The drug response of 36 BLCA CCLE cell lines to 1448 compounds was assessed by the PRISM Repurposing 19Q4 drug screen (CCLE HCS) [58]. The drug response curves consisted of an 8-step, 4-fold dilution, starting from 10 uM. The assay consisted of an mRNA-based read-out of genetically barcoded cell lines. The drug sensitivity was calculated using the area under the dose–response curve, with lower AUC values indicating increased sensitivity to the treatment.
For the focused in-house HCS, we used 616 novel clinical and pre-clinical inhibitors of the Selleck Chem Clinical Compound library. All compounds were diluted in DMSO. For each BLCA subtype, we screened 3 representative cell lines from the BLA-40 cell line library (luminal: RT4, JON, UMUC9; basal: PSI, VMCUB1, SCABER; mesenchymal-like: UMUC3, 253Jbv, J82). The cells were incubated in 384-well black flat-bottom cell culture microplates (Greiner Bio-one, Kremsmünster, Austria). The cells and reagents were plated with the automated Janus Liquid Handler Workstation (PerkinElmer, Waltham, MA, USA). Multiplexed imaging was performed in phenol red-free medium containing L-glutamine and supplemented with 10% FBS. The cells were plated on day 0, with 1000 cells per well. The drug library and CellTox™ Green Express (0.5X) reagent (Promega, Madison, WI, USA) were added on day 1 in singlets, with a final concentration of 10 µM and 0.5% DMSO. Lysis buffer was used as a positive control. After 72 h of incubation, the cells were stained with Hoechst 33342 (ThermoFisher, Waltham, MA, USA) for imaging and cell counting by the Opera Phenix HCS system (PerkinElmer, Waltham, MA, USA). The remaining cells with high Celltox™ green (Promega, Madison, WI, USA) signal were considered dead.
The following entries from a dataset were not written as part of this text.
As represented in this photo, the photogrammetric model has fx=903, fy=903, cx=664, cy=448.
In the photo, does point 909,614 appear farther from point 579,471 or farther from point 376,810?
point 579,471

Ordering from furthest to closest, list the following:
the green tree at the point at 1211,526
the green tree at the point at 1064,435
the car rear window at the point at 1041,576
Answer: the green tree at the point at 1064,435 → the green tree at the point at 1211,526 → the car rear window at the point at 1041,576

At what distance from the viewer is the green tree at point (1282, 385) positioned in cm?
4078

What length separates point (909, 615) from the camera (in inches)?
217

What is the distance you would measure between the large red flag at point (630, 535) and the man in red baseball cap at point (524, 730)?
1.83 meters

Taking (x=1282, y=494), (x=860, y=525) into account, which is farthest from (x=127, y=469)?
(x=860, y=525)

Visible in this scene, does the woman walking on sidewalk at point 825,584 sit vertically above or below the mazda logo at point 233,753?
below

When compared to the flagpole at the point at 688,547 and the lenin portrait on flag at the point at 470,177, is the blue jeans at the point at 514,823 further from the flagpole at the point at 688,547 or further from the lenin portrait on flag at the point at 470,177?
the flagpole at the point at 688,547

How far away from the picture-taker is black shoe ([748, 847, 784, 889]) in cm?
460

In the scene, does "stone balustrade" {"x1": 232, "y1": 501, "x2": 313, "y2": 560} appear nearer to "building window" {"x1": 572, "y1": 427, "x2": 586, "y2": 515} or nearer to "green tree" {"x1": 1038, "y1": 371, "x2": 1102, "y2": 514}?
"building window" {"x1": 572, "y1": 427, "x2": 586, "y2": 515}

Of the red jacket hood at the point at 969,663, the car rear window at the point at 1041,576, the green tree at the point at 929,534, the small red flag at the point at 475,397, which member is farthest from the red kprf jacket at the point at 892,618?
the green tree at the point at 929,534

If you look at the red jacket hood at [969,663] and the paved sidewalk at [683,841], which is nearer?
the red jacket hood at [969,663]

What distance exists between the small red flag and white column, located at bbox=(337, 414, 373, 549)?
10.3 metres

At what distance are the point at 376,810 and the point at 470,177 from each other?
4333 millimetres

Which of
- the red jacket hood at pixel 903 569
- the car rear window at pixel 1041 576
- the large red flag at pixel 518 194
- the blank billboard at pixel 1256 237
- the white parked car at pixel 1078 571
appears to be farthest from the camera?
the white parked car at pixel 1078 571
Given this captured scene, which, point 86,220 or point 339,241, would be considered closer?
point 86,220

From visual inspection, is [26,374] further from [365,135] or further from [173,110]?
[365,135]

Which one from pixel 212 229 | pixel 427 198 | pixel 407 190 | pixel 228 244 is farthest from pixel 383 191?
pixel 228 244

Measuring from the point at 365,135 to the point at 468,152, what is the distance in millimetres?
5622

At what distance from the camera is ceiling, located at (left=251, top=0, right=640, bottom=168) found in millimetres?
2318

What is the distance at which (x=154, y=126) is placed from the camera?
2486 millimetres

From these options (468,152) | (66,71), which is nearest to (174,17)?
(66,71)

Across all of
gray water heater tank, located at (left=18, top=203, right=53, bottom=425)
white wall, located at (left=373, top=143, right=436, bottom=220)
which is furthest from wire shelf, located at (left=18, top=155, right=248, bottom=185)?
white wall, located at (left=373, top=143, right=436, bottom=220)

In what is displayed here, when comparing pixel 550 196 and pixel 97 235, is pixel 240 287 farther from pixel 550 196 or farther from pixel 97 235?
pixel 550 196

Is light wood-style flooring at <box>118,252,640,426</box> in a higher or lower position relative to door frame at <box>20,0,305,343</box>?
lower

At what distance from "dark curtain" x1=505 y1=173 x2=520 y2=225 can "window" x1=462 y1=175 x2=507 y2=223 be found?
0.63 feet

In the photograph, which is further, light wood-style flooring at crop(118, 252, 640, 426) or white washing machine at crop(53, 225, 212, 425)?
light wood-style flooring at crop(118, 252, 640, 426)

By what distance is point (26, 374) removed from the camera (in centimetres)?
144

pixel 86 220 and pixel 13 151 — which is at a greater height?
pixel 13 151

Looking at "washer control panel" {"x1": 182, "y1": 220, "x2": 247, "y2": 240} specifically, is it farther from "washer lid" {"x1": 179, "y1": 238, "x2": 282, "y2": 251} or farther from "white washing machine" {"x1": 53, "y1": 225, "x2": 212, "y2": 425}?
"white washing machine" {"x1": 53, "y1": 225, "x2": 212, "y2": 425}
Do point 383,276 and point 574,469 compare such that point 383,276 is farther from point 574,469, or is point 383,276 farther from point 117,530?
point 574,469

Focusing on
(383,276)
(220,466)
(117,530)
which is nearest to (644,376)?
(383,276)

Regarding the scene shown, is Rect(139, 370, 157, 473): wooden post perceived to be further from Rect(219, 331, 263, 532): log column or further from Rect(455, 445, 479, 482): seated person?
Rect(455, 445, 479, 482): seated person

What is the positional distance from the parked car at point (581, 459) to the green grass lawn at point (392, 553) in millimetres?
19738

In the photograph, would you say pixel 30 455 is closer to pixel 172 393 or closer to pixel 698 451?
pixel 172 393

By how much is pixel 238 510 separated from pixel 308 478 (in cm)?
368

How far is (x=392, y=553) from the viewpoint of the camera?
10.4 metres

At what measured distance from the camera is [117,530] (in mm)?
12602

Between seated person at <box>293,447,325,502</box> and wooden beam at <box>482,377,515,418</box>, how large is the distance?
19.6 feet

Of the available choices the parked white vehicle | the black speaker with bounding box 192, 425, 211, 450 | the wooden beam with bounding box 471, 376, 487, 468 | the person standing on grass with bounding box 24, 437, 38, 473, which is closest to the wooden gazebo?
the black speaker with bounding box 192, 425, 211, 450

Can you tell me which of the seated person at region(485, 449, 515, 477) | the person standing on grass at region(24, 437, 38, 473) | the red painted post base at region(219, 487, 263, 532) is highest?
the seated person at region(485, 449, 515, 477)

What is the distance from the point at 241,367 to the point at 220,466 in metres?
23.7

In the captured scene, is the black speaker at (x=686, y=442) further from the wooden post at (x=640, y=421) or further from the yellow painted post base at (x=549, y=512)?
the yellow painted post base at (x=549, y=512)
The assay quality was assessed by the Z-prime value (Figure S9). A Z-prime value of >0.5 was considered acceptable. Images were taken with a 5× air objective. All cell lines were confirmed to be mycoplasma-free (MycoAlert, Lonza, Basel, Switzerland) and cultivated at 37 °C and 5% CO2. The cells were used in experiments within 6 weeks of thawing. The drug response curves (8-step log2 dilution, initial concentration = 40 µM) were set in quadruplets for the hit validation of five drugs in nine selected cell lines.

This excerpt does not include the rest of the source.